Tunnel Qualification
The sterilization process in a chamber or a hot air tunnel is critical, and regular validation is required.
Validation is defined as the documented procedure of obtaining, recording and interpreting results to ensure that the dry heat sterilization process has been consistently effective.
To qualify such devices, various pharmacopoeias require depyrogenation devices to be periodically challenged with high levels of bacterial endotoxin.
Although the pharmacopoeias state the acceptance criteria, little consideration is given to the practical approach.
1.DQ Design Qualification means showing that a piece of technology – a device, apparatus, machine or system – has a GMP-compliant design.
2.IQ Installation Qualification means showing it is set up, connected and installed as planned.
3.OQ Operational Qualification means showing it works as intended in all respects
4.Performance Qualification (PQ) is the final step of qualifying equipment.
In this phase, the qualification and validation team verifies and documents that the user requirements are verified as being met
To ensure that heat is sufficiently penetrating into the inner most portion of the vial subjected for sterilization and depyrogenation to achieve desired temperature during the sterilization and depyrogenation cycle.
The recovery of endotoxin concentration after exposing to depyrogenation tunnel should show more than 3 log reduction.

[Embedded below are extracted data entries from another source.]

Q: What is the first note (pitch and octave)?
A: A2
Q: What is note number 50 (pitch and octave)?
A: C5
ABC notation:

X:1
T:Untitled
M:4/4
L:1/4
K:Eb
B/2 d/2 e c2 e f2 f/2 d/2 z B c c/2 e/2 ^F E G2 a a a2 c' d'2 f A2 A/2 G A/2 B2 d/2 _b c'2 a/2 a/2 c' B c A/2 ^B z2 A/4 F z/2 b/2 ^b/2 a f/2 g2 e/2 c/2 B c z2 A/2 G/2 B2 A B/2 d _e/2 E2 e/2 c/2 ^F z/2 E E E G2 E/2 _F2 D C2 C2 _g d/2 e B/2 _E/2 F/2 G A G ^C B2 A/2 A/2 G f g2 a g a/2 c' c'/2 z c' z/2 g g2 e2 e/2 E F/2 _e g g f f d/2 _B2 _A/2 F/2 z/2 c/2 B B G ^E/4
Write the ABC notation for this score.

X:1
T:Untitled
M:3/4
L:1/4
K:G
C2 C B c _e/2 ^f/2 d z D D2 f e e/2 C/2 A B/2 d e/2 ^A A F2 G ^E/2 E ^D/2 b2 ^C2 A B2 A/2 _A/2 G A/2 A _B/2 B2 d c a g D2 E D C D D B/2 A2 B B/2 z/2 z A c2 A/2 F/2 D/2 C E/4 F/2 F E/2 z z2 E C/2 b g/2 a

Get 9 of 10 spiked vial with 10,000 EU/vial of bacterial endotoxin from microbiology.
Place minimum 10 number of probes, one probe each inside the endotoxin spiked 8 vials and 3 without spiked vials at the junction of the bottom of the container and side wall.

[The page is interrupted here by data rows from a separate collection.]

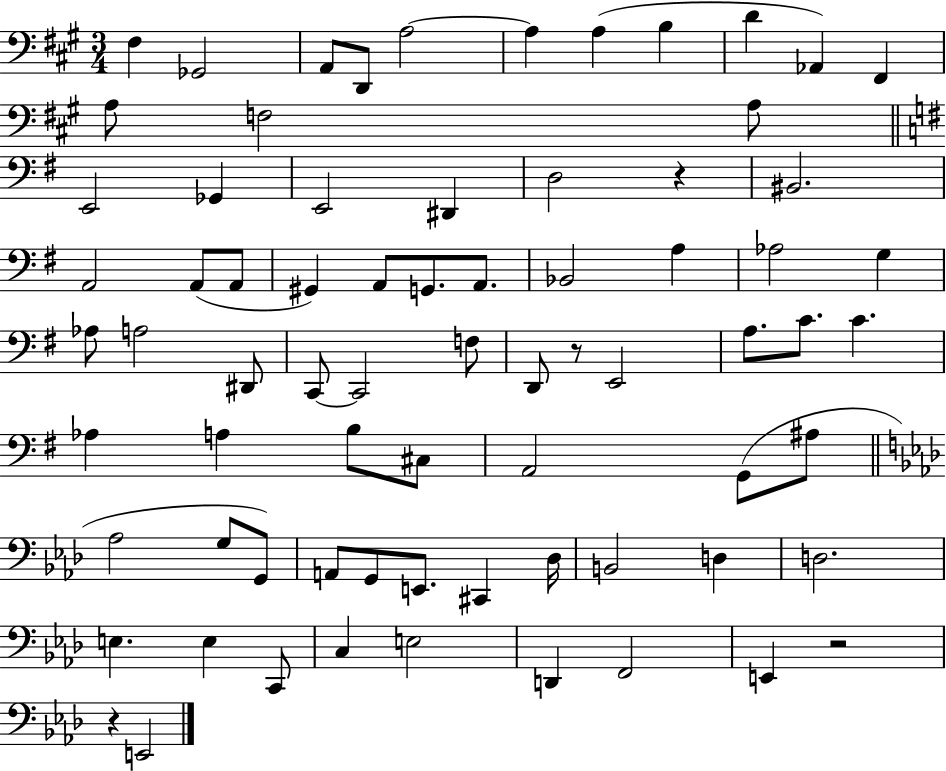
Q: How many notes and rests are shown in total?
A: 73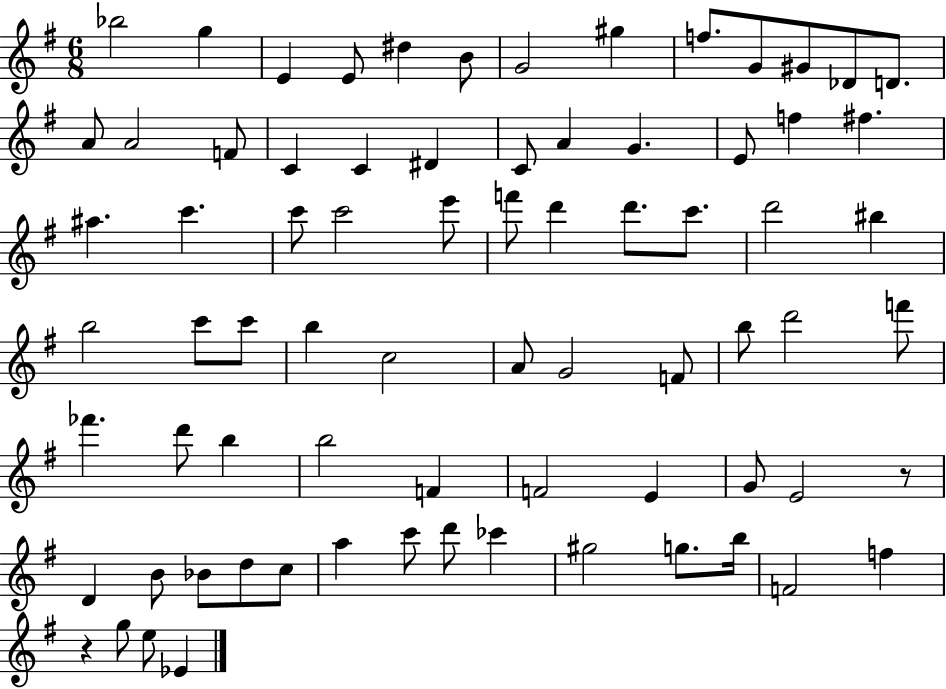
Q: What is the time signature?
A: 6/8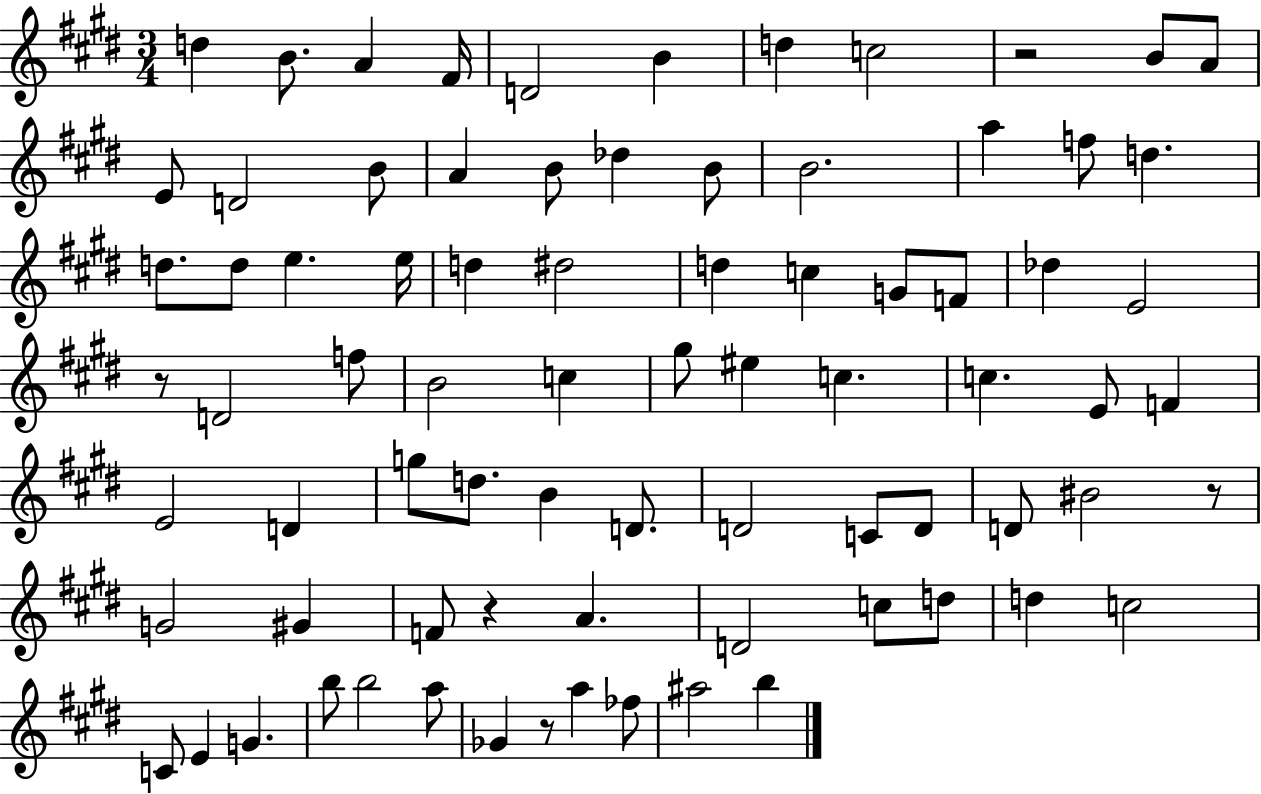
{
  \clef treble
  \numericTimeSignature
  \time 3/4
  \key e \major
  d''4 b'8. a'4 fis'16 | d'2 b'4 | d''4 c''2 | r2 b'8 a'8 | \break e'8 d'2 b'8 | a'4 b'8 des''4 b'8 | b'2. | a''4 f''8 d''4. | \break d''8. d''8 e''4. e''16 | d''4 dis''2 | d''4 c''4 g'8 f'8 | des''4 e'2 | \break r8 d'2 f''8 | b'2 c''4 | gis''8 eis''4 c''4. | c''4. e'8 f'4 | \break e'2 d'4 | g''8 d''8. b'4 d'8. | d'2 c'8 d'8 | d'8 bis'2 r8 | \break g'2 gis'4 | f'8 r4 a'4. | d'2 c''8 d''8 | d''4 c''2 | \break c'8 e'4 g'4. | b''8 b''2 a''8 | ges'4 r8 a''4 fes''8 | ais''2 b''4 | \break \bar "|."
}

The containers inner surface should be in contact with the probe because for sterilization and depyrogenation of the inner walls of the container as well as inner space.

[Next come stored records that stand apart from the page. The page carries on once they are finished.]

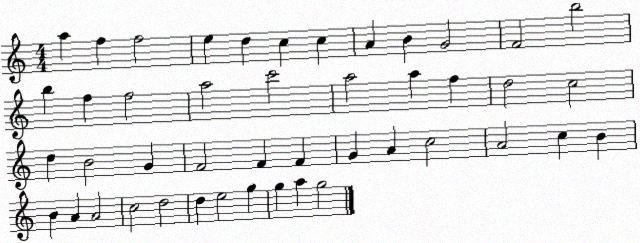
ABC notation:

X:1
T:Untitled
M:4/4
L:1/4
K:C
a f f2 e d c c A B G2 F2 b2 b f f2 a2 c'2 a2 a f d2 c2 d B2 G F2 F F G A c2 A2 c B B A A2 c2 d2 d e2 g g a g2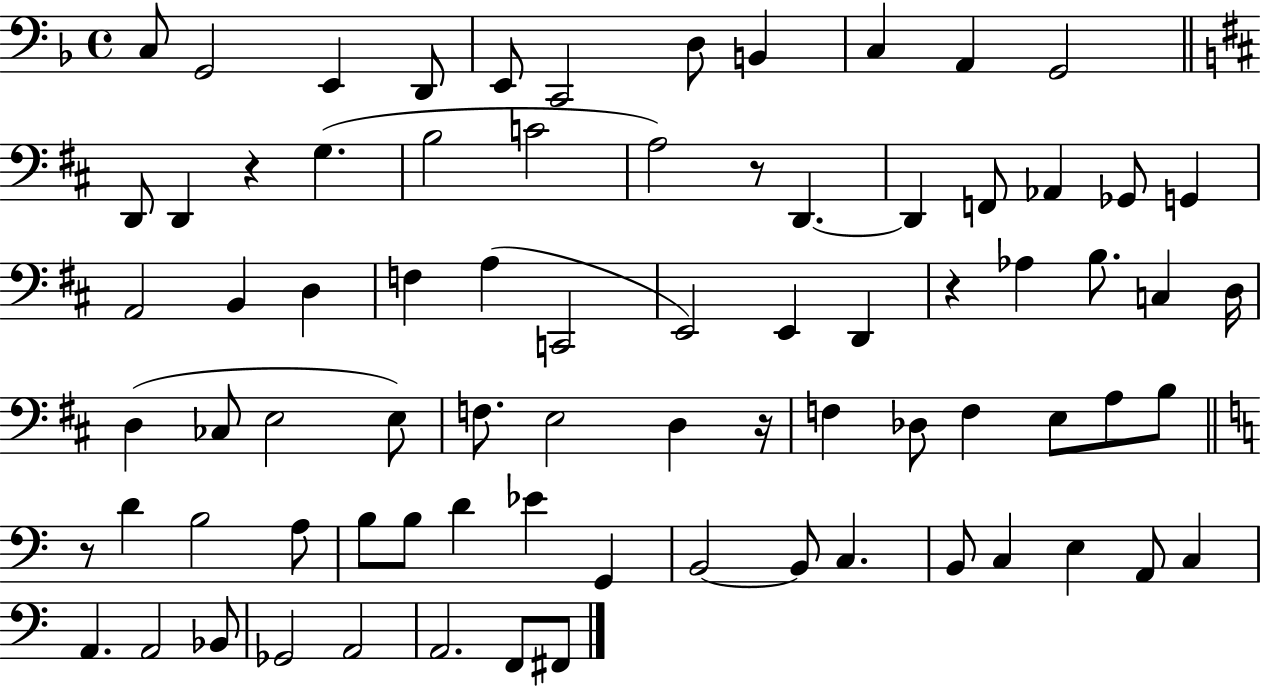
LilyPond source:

{
  \clef bass
  \time 4/4
  \defaultTimeSignature
  \key f \major
  c8 g,2 e,4 d,8 | e,8 c,2 d8 b,4 | c4 a,4 g,2 | \bar "||" \break \key d \major d,8 d,4 r4 g4.( | b2 c'2 | a2) r8 d,4.~~ | d,4 f,8 aes,4 ges,8 g,4 | \break a,2 b,4 d4 | f4 a4( c,2 | e,2) e,4 d,4 | r4 aes4 b8. c4 d16 | \break d4( ces8 e2 e8) | f8. e2 d4 r16 | f4 des8 f4 e8 a8 b8 | \bar "||" \break \key a \minor r8 d'4 b2 a8 | b8 b8 d'4 ees'4 g,4 | b,2~~ b,8 c4. | b,8 c4 e4 a,8 c4 | \break a,4. a,2 bes,8 | ges,2 a,2 | a,2. f,8 fis,8 | \bar "|."
}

Tie the probes firmly with the vial and place these vial inside the washed vial load.
Use zig to hold the spiked vials containing probes in place, as vial travel through the tunnel.
Set the temperature/cycle condition as per set parameter.
Record the set parameter for the sterilization cycle operated during test.
Operate the tunnel and pass the endotoxin spiked vials along with the washed vials as per SOP and start the data logger to record the actual temperature inside within the
sterilization zone
Acceptance Criteria
All temperature measured in the chamber is ≥ 3000C.
The recovery of endotoxin concentration after in sterilization and depyrogenation should at least 3 log reductions
Conclusion
Depyrogenation forms part of a critical process in many pharmaceutical production facilities,
particularly where glass vials and bottles are required for aseptic filling operations.
The number of validation runs is commonly set at three in order to demonstrate reproducibility, but this number is not fixed.
The frequency of re-validation is to be determined by the user based on risk assessment.